San Benedetto del Tronto - Dal settimo festival Ferré
Ai lettori della stampa libertaria non sarà sfuggito come da qualche
anno verso giugno/luglio appaiano resoconti e articoli che parlano
di un festival particolare con un suo santo protettore (S. Benedetto
del Tronto), ma che ha ben poco altro di comune con le kermesses
di musica gastronomica cui tutti abbiamo con il
benemerito ausilio di mamma RAI, e zia MEDIASET la possibilità
di accedere (San Remo, S.Vincent...). Per questo festival invece
non ci sono dirette, né differite, forse
perché ciò che vi viene cantato è in genere
molto diretto e assolutamente differente.
...E non potrebbe essere altrimenti, visto che il festival è
nato e persiste per perpetuare l'incendiaria memoria del Cantore
dell'immaginario (come titolava un libro bellissimo a lui
dedicato dall'editrice Elèuthera) Léo Ferré.
Bene, siccome se non ci ammazzano torniamo, anche quest'anno
l'1 e 2 giugno si è svolto a S.Benedetto il VII festival
Ferré.

◆ Righe di origine:

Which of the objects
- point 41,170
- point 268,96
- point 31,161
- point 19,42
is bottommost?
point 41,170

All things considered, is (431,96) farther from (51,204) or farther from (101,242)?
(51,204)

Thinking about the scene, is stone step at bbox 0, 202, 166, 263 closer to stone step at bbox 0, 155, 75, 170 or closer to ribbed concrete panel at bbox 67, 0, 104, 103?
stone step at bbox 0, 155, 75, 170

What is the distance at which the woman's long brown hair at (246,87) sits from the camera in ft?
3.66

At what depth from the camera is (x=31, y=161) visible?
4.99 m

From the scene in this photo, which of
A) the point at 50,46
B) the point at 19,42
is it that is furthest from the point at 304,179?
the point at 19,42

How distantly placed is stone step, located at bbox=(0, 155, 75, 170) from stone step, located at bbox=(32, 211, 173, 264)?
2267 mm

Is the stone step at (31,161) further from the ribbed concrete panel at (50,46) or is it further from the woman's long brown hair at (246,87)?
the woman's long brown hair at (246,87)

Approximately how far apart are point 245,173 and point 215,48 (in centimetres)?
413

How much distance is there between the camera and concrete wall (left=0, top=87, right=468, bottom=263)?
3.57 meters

◆ Compiti da svolgere:
a. Rispondi a queste domande sul brano dedicato al festival Ferré:
(i) In quali giorni si è svolto a S.Benedetto il VII festival Ferré?
(ii) Quale editrice ha pubblicato il libro dedicato a Léo Ferré citato nel brano?
(iii) In quali mesi dell'anno appaiono i resoconti e gli articoli sul festival?
b. Riscrivi le righe di origine dalla riga che contiene "Thinking about the", compresa, fino alla fine, sostituendo "ribbed concrete panel" con "ribbed cement panel" e lasciando invariato tutto il resto.

◆ Risultati dell'esercizio:
a.
(i) L'1 e il 2 giugno.
(ii) Elèuthera.
(iii) Giugno/luglio.

b.
Thinking about the scene, is stone step at bbox 0, 202, 166, 263 closer to stone step at bbox 0, 155, 75, 170 or closer to ribbed cement panel at bbox 67, 0, 104, 103?
stone step at bbox 0, 155, 75, 170

What is the distance at which the woman's long brown hair at (246,87) sits from the camera in ft?
3.66

At what depth from the camera is (x=31, y=161) visible?
4.99 m

From the scene in this photo, which of
A) the point at 50,46
B) the point at 19,42
is it that is furthest from the point at 304,179?
the point at 19,42

How distantly placed is stone step, located at bbox=(0, 155, 75, 170) from stone step, located at bbox=(32, 211, 173, 264)?
2267 mm

Is the stone step at (31,161) further from the ribbed cement panel at (50,46) or is it further from the woman's long brown hair at (246,87)?
the woman's long brown hair at (246,87)

Approximately how far apart are point 245,173 and point 215,48 (in centimetres)?
413

How much distance is there between the camera and concrete wall (left=0, top=87, right=468, bottom=263)?
3.57 meters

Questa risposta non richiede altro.